Stored data
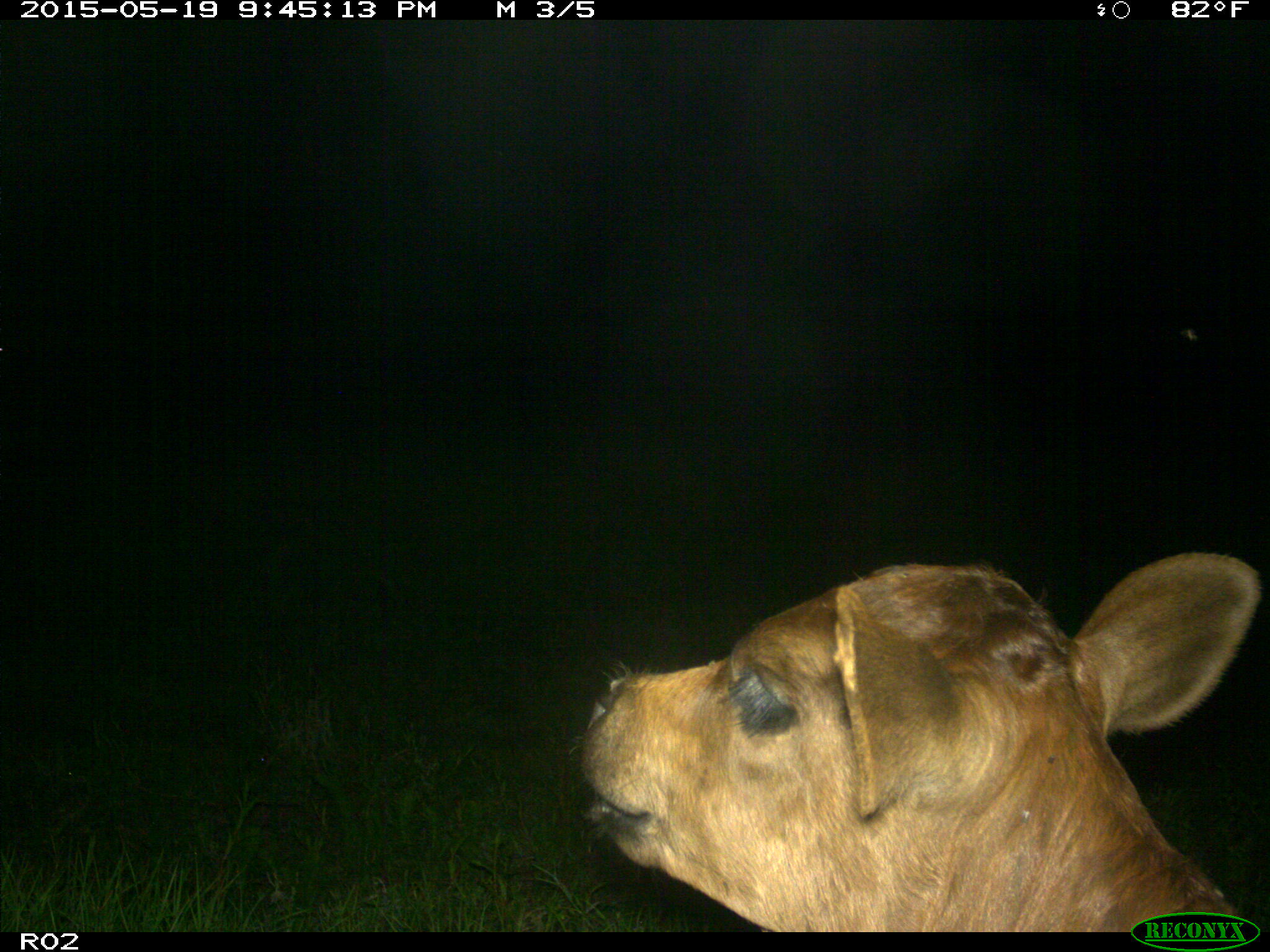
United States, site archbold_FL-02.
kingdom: Animalia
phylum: Chordata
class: Mammalia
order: Artiodactyla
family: Bovidae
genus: Bos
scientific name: Bos taurus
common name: domestic cow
Bos taurus (domestic cow).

▶ **Work order**
Every line above is to be written out unchanged, with the pictures omitted.

▶ **Solution to this exercise**
United States, site archbold_FL-02.
kingdom: Animalia
phylum: Chordata
class: Mammalia
order: Artiodactyla
family: Bovidae
genus: Bos
scientific name: Bos taurus
common name: domestic cow
Bos taurus (domestic cow).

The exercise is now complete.